Fort Hood senior leaders discuss importance of holistic health, fitness | Article

Bozz District

Command Sgt. Maj. Cliff Burgoyne listens as his command teammate, Lt. Gen. Pat White, commanding general of III Corps and Fort Hood, discusses the importance of holistic health and fitness in today’s Army during the taping session of the July 15 episode of Fort Hood’s Great Big Podcast in the […]




Podcast Session




Command Sgt. Maj. Cliff Burgoyne listens as his command teammate, Lt. Gen. Pat White, commanding general of III Corps and Fort Hood, discusses the importance of holistic health and fitness in today’s Army during the taping session of the July 15 episode of Fort Hood’s Great Big Podcast in the Public Affairs Office at Fort Hood, Texas.
(Photo Credit: 1st Lt. James Grays, III Corps)

VIEW ORIGINAL

FORT HOOD, Texas – The III Corps and Fort Hood command team discussed the Army’s new vision for a healthy body, mind and soul while appearing on the July 15 episode of Fort Hood’s Great Big Podcast.

Holistic Health and Fitness, also called H2F, is a health and wellness program designed with the Soldiers’ fitness, nutrition, mental well-being, spirituality and readiness in mind. It combines physical and non-physical human performance into a single program for the overall health and well-being of a Soldier.
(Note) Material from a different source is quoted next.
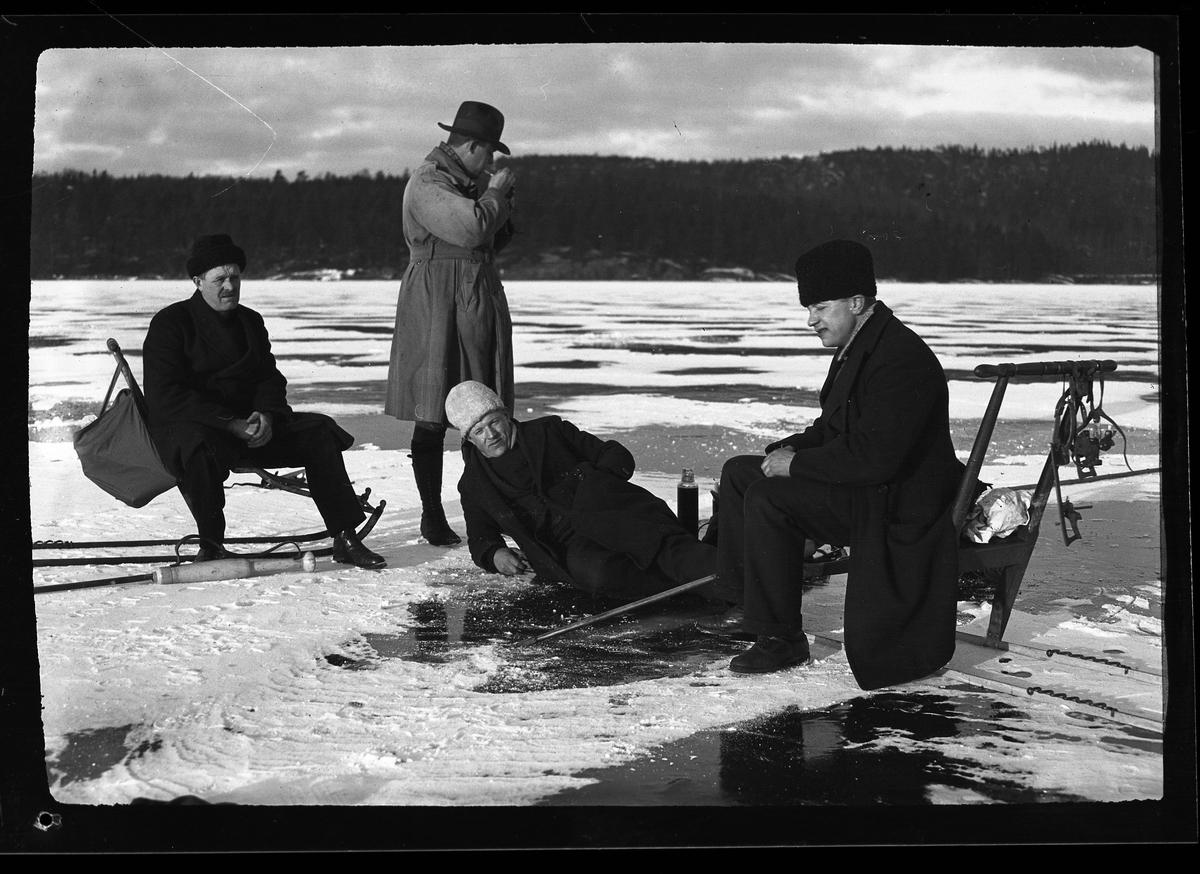 """Fyra män tar en fikapaus på isen vid vinterfiske. Två av dem sitter på varsin kälke, en ligger på isen och den står i bakgrunden och tänder en pipa. I fotografens egna anteckningar står det """"Fiske. Olle, Claesson, Bredborg & Sven""""."""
“We’re changing the culture and we have to stay focused,” Lt. Gen. Pat White, III Corps and Fort Hood commanding general, said. “The most important thing in the Army is the Soldier, so let’s take care of that Soldier.”

Command Sgt. Maj. Cliff Burgoyne, III Corps and Fort Hood command sergeant major, said the premise behind H2F goes back to around 2006/2007, when the Army began looking at what kinds of injuries new Soldiers were sustaining. Burgoyne said the researchers discovered a lot of Soldiers were breaking their femoral neck – the top of the femur, where the leg meets the thigh bone.
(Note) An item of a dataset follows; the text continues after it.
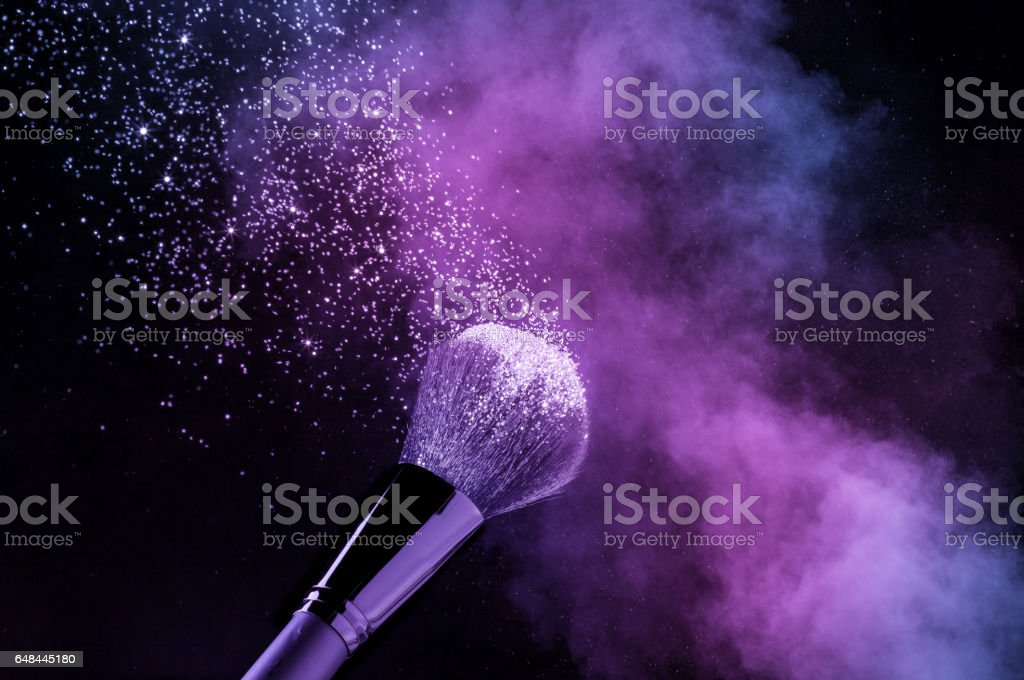 purple and glittering blusher explosion isolated on black background stock photo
“That really kind of got us zeroed that there were some bigger problems, because a lot of Soldiers were breaking the ball joint on top of the femur,” Burgoyne explained. “When that breaks, there’s no replacement for it.”

H2F, which has been added to Army Field Manual 7-22, was modeled after workouts for professional athletes, and will be tailored to each individual Soldier’s strengths and weaknesses.

“They have their own nutritionists. They have their own physical therapists. They have their own training regime,” the commander said, “Their body is a temple and it’s that important.”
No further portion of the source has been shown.